No nacemos inocentes. Cada
generación llega al mundo con una responsabilidad heredada. Sobre nosotros, los
nacidos después de Auschwitz, pesa el deber de memoria que no consiste en
acordarse de lo mal que lo pasaron los judíos en los campos de exterminio, sino
en la obligación de reflexionar sobre la historia política europea que llevó a
la catástrofe.
Sabemos hoy que el ser humano hizo
lo que no había sido capaz de pensar ni de imaginar. El deber de memoria nos
pide revisar cada una de las piezas que llevaron al proyecto de exterminio y valorarlas
a la luz de lo que se hizo aunque no se pensara. Historiadores y filósofos
coinciden en que una de esas piezas, quizá la más importante, fue el
nacionalismo.
El deber de memoria nos obliga a
repensar el nacionalismo no en base a sus orígenes en el siglo XIX, por
ejemplo, sino a partir de su consumación en el nacionalsocialismo. Y esto no
por descalificar de entrada un fenómeno tan proteico como éste, sino por deber
de memoria, es decir, porque el nacionalismo se expresó ahí de una manera
nueva, que no estaba en los manuales, pero que tuvo lugar porque estaba entre
sus posibilidades más ocultas.
El primero que dio el tono fue
Stephan Zweig. En El mundo de ayer
cuenta dolorido que por su vida han galopado los cuatro corceles del
Apocalipsis pero que “la peor de todas las pestes es el nacionalismo que
envenena la flor de nuestra cultura europea”. No era un calentón. Alguien tan
ponderado como Jürgen Habermas resumía su posición en El Debate de los Historiadores -que enfrentó a los intelectuales
alemanes sobre el ser alemán después de Auschwitz- diciendo que “los alemanes
cuando han sido nacionalistas no eran demócratas y cuando eran demócratas no
eran nacionalistas”.
¿Es
extrapolable esta tesis a todos los nacionalismos? Para el filósofo alemán,
desde luego, porque todo el nacionalismo quedó contaminado por la experiencia
extrema de los campos. Ya sabemos pues adonde puede llegar, de ahí el deber de
tenerlo siempre en cuenta.

==============================

▸ **EJERCICIOS PROPUESTOS**
1) Transcribe del texto sobre el deber de memoria el pasaje que comienza con "Sabemos hoy que" y sigue hasta "posibilidades más ocultas.".
2) Según el texto sobre el deber de memoria, ¿por qué hay que repensar el nacionalismo a partir de su consumación en el nacionalsocialismo y no desde sus orígenes en el siglo XIX?

Elementos de datos

==============================

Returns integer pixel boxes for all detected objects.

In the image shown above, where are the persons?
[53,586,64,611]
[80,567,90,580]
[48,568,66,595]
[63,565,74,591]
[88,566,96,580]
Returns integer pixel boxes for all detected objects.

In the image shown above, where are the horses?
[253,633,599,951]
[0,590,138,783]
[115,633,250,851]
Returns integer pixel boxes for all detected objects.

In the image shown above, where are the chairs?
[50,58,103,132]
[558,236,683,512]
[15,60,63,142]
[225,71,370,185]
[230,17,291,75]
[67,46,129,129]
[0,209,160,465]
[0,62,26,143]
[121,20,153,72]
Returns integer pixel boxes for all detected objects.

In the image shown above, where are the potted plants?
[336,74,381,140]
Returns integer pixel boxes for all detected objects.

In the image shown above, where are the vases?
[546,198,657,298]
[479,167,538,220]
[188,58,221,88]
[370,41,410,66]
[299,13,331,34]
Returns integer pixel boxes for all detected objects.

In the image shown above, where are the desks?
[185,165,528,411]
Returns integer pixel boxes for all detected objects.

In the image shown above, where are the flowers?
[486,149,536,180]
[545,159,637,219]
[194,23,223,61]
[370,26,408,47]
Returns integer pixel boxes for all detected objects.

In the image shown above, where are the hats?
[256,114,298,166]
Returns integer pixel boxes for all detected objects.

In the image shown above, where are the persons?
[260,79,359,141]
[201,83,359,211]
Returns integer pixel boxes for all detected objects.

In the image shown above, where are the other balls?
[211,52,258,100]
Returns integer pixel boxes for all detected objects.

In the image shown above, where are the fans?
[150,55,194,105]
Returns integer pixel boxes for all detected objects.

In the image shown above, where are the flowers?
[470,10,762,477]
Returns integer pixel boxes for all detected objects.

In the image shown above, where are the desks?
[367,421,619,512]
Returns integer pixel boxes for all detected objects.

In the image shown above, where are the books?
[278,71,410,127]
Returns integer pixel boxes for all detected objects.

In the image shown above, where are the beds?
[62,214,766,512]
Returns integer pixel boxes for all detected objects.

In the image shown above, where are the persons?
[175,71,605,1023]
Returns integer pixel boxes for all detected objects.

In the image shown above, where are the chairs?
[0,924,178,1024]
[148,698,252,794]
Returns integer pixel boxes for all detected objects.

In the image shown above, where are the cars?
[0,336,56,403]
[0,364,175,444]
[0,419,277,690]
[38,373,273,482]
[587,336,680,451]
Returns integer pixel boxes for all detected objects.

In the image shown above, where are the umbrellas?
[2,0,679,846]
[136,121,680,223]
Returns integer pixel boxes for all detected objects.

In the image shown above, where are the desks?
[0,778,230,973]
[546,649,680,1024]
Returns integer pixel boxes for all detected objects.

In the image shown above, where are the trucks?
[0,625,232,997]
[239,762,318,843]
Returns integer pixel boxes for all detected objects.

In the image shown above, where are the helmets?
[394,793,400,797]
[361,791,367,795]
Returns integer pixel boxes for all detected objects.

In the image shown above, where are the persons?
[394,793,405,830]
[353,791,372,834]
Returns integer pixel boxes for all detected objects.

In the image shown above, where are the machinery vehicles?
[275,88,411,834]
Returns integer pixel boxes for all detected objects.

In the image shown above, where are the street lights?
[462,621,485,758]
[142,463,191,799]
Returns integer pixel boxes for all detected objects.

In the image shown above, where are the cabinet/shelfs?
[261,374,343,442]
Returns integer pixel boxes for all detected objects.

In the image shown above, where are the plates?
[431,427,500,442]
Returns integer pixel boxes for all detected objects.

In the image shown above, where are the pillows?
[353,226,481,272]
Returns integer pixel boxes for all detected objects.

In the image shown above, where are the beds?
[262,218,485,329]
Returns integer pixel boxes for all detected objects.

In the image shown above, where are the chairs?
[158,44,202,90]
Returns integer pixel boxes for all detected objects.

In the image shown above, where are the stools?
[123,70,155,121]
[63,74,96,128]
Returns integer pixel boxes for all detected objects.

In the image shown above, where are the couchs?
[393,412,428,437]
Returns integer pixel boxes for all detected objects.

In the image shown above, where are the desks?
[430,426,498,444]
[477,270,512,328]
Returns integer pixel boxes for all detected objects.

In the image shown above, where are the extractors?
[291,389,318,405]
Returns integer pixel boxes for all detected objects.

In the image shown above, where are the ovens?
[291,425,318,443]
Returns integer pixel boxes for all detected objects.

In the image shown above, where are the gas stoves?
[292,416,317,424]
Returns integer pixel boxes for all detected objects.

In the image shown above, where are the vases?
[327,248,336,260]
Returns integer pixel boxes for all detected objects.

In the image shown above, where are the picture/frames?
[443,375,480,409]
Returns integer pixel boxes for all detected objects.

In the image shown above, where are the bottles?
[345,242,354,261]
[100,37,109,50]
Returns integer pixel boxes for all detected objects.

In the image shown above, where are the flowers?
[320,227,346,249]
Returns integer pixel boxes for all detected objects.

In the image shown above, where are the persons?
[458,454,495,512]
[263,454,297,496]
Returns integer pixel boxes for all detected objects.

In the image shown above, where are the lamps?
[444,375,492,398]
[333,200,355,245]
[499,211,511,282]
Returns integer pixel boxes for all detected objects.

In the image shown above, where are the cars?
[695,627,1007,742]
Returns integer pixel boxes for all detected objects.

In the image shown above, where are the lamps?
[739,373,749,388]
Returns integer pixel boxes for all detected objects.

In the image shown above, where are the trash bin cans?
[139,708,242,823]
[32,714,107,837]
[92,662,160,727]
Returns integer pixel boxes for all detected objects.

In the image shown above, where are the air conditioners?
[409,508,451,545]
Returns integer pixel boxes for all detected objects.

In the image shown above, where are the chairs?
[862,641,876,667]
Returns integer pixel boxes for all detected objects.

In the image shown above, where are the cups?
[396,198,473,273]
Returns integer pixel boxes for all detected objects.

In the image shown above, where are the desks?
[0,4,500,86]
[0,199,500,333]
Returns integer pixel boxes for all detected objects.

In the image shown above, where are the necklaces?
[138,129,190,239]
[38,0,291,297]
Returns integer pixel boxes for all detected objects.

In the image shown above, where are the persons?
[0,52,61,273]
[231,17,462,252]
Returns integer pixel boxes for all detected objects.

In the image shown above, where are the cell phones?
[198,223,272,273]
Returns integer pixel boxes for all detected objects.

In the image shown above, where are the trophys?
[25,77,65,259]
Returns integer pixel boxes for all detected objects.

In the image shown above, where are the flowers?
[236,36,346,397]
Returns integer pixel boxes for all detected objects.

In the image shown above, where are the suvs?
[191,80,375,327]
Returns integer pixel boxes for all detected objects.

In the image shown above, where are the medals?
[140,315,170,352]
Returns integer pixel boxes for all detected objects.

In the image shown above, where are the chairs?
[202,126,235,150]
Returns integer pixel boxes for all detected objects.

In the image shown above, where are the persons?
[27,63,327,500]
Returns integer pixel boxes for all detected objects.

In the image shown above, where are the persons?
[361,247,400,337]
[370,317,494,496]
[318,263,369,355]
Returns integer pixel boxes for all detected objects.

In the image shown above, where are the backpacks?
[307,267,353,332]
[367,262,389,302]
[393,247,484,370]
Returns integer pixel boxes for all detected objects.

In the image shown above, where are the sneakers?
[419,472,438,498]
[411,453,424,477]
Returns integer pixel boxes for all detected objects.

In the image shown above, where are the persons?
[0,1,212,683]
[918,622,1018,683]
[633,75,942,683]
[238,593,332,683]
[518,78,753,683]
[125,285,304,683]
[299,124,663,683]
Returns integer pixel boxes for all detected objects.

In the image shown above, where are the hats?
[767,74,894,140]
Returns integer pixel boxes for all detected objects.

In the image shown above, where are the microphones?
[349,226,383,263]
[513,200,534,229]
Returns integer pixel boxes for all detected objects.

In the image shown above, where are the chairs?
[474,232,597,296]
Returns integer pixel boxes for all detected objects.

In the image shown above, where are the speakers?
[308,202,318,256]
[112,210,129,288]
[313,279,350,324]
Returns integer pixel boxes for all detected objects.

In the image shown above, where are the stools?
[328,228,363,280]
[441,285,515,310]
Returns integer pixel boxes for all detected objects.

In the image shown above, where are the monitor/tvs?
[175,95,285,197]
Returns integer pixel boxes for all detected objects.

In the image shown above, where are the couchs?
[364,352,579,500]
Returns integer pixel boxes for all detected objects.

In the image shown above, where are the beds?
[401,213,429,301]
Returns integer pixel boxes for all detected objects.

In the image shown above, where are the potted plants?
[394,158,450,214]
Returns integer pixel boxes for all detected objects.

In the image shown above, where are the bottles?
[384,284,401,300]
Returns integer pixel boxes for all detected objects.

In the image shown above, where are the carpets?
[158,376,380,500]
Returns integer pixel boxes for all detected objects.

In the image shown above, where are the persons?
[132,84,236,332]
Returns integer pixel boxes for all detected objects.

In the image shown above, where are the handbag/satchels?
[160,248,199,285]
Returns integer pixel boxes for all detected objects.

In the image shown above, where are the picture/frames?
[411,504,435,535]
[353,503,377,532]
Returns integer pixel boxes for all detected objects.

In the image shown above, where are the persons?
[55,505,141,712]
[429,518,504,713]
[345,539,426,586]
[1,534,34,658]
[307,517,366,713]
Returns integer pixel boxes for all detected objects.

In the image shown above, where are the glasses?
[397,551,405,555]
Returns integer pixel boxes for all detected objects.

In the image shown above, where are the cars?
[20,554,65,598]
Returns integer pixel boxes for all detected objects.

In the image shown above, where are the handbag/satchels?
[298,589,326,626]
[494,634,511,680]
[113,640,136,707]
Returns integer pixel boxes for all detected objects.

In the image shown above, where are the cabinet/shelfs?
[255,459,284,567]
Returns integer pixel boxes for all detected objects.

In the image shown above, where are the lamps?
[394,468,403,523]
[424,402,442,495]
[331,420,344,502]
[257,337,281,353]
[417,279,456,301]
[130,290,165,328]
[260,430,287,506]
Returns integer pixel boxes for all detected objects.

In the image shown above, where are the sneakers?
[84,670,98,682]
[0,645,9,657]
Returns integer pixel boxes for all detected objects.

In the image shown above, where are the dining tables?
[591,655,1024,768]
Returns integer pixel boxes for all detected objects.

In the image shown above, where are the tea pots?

==============================

▸ **SOLUCIONES**
1)
Sabemos hoy que el ser humano hizo
lo que no había sido capaz de pensar ni de imaginar. El deber de memoria nos
pide revisar cada una de las piezas que llevaron al proyecto de exterminio y valorarlas
a la luz de lo que se hizo aunque no se pensara. Historiadores y filósofos
coinciden en que una de esas piezas, quizá la más importante, fue el
nacionalismo.
El deber de memoria nos obliga a
repensar el nacionalismo no en base a sus orígenes en el siglo XIX, por
ejemplo, sino a partir de su consumación en el nacionalsocialismo. Y esto no
por descalificar de entrada un fenómeno tan proteico como éste, sino por deber
de memoria, es decir, porque el nacionalismo se expresó ahí de una manera
nueva, que no estaba en los manuales, pero que tuvo lugar porque estaba entre
sus posibilidades más ocultas.

2) Porque en el nacionalsocialismo el nacionalismo se expresó de una manera nueva, que no estaba en los manuales, pero que tuvo lugar porque se encontraba entre sus posibilidades más ocultas. El texto aclara que no se trata de descalificarlo de entrada, sino de cumplir con el deber de memoria.